• [文件節錄]:
....................

ChatPaper.aiChatPaper

使用ART微調多模態大型語言模型:基於藝術的強化訓練

Fine-tuning Multi-modal LLMs with ART: Art-based Reinforcement Training

June 10, 2026
作者: Michal Chudoba, Sergey Alyaev, Petra Galuscakova, Tomasz Wiktorski
cs.AI

摘要

大型語言模型(LLM)主要有兩種參數高效微調(PEFT)技術。低秩適應(LoRA)在 LLM 層間引入額外權重,而軟提示(Soft Prompting)則在 LLM 輸入中添加專屬微調的原始標記。然而,這兩種方法均需修改預編譯且預優化的 LLM 計算圖,因此在高吞吐量引擎(如 vLLM)中無法獲得完整支援。我們提出基於藝術的強化訓練(ART)微調方法,該方法透過僅優化凍結的多模態大型語言模型(MLLM)的原始視覺輸入來注入資訊,從而在預編譯計算圖上實現軟標記方法。此方法依賴將梯度反向傳播至純像素陣列,因此能支援任何微調目標。此外,優化後的視覺輸入可被風格化為與任務相關的運算藝術作品。該方法的有效性已在不同規模的流行開源 Qwen 架構及多項文本基準測試中得到驗證。具體而言,ART 在數學與結構化工具使用基準測試中,準確度可與 LoRA 匹敵。

....................

• [待審資料]:
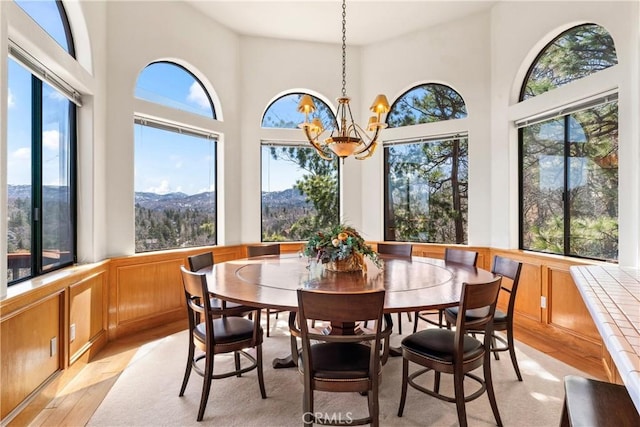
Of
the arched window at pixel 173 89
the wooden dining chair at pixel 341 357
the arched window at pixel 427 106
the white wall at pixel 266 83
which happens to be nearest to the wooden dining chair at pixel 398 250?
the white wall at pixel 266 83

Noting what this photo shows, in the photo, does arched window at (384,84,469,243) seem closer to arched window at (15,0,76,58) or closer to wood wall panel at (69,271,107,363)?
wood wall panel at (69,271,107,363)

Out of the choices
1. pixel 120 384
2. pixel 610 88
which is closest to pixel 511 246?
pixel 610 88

....................

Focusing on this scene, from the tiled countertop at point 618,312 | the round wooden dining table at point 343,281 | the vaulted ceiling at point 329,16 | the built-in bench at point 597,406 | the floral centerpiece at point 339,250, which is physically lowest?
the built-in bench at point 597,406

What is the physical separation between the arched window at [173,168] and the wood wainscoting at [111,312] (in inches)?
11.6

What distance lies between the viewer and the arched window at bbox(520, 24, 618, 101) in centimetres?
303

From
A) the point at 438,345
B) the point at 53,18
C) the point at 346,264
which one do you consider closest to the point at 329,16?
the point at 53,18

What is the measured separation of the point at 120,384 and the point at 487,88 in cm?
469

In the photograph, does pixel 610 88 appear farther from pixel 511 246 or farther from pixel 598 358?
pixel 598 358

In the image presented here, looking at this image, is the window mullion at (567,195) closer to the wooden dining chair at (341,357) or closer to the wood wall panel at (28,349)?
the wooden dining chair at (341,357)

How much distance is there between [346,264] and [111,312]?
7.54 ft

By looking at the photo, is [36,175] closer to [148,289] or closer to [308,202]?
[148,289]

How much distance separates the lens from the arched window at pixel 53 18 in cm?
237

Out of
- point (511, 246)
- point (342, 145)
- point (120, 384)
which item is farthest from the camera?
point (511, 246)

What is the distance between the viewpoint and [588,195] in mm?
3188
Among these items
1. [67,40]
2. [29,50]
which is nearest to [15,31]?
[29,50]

....................

• [練習要求]:
1/ 判斷以下三項敘述是否符合關於 ART 微調方法的摘要,逐項回答「是」或「否」,並原文引用作為依據的字句:(a) LoRA 的做法是在 LLM 輸入中添加微調過的原始標記;(b) ART 只優化凍結的多模態大型語言模型的原始視覺輸入;(c) 該方法只在單一規模的 Qwen 模型上做過驗證。
2/ 從 ART 微調方法的摘要中抄錄一段:由含有「使用ART微調多模態大型語言模型:基於藝術的強化訓練」的那句開始,抄到「在數學與結構化工具使用基準測試中,準確度可與 LoRA 匹敵。」為止,連同這幾個字一起抄出。
3/ 從最後一句之後接著往下寫關於 ART 微調方法的摘要。

• [參考答案]:
1/
(a) 否。「低秩適應(LoRA)在 LLM 層間引入額外權重」
(b) 是。「僅優化凍結的多模態大型語言模型(MLLM)的原始視覺輸入」
(c) 否。「該方法的有效性已在不同規模的流行開源 Qwen 架構及多項文本基準測試中得到驗證」

2/
使用ART微調多模態大型語言模型:基於藝術的強化訓練

Fine-tuning Multi-modal LLMs with ART: Art-based Reinforcement Training

June 10, 2026
作者: Michal Chudoba, Sergey Alyaev, Petra Galuscakova, Tomasz Wiktorski
cs.AI

摘要

大型語言模型(LLM)主要有兩種參數高效微調(PEFT)技術。低秩適應(LoRA)在 LLM 層間引入額外權重,而軟提示(Soft Prompting)則在 LLM 輸入中添加專屬微調的原始標記。然而,這兩種方法均需修改預編譯且預優化的 LLM 計算圖,因此在高吞吐量引擎(如 vLLM)中無法獲得完整支援。我們提出基於藝術的強化訓練(ART)微調方法,該方法透過僅優化凍結的多模態大型語言模型(MLLM)的原始視覺輸入來注入資訊,從而在預編譯計算圖上實現軟標記方法。此方法依賴將梯度反向傳播至純像素陣列,因此能支援任何微調目標。此外,優化後的視覺輸入可被風格化為與任務相關的運算藝術作品。該方法的有效性已在不同規模的流行開源 Qwen 架構及多項文本基準測試中得到驗證。具體而言,ART 在數學與結構化工具使用基準測試中,準確度可與 LoRA 匹敵。

3/
English
There are two main Parameter-Efficient Fine-Tuning (PEFT) techniques for Large Language Models (LLMs). While Low-Rank Adaptation (LoRA) introduces additional weights between the LLM layers, Soft Prompting introduces additional fine-tuning-specific raw tokens to an LLM input. However, both require modification to the computational graphs of precompiled, preoptimized LLMs. As a result, neither is fully supported in high-throughput engines like vLLM. We propose fine-tuning with ART (Art-based Reinforcement Training). The method injects information into a frozen Multimodal Large Language Model (MLLM) by optimizing only its raw visual input, thus enabling the soft-token approach on pre-compiled computational graphs. It relies on backpropagation of gradients back into a plain pixel array and thus supports any fine-tuning objective. Moreover, the optimized visual input can be stylized as task-relevant computational artworks. The approach's effectiveness is confirmed for different sizes of a popular open Qwen architecture and for several textual benchmarks. Specifically, ART reaches accuracy competitive with LoRA across mathematics and structured-tool-use benchmarks.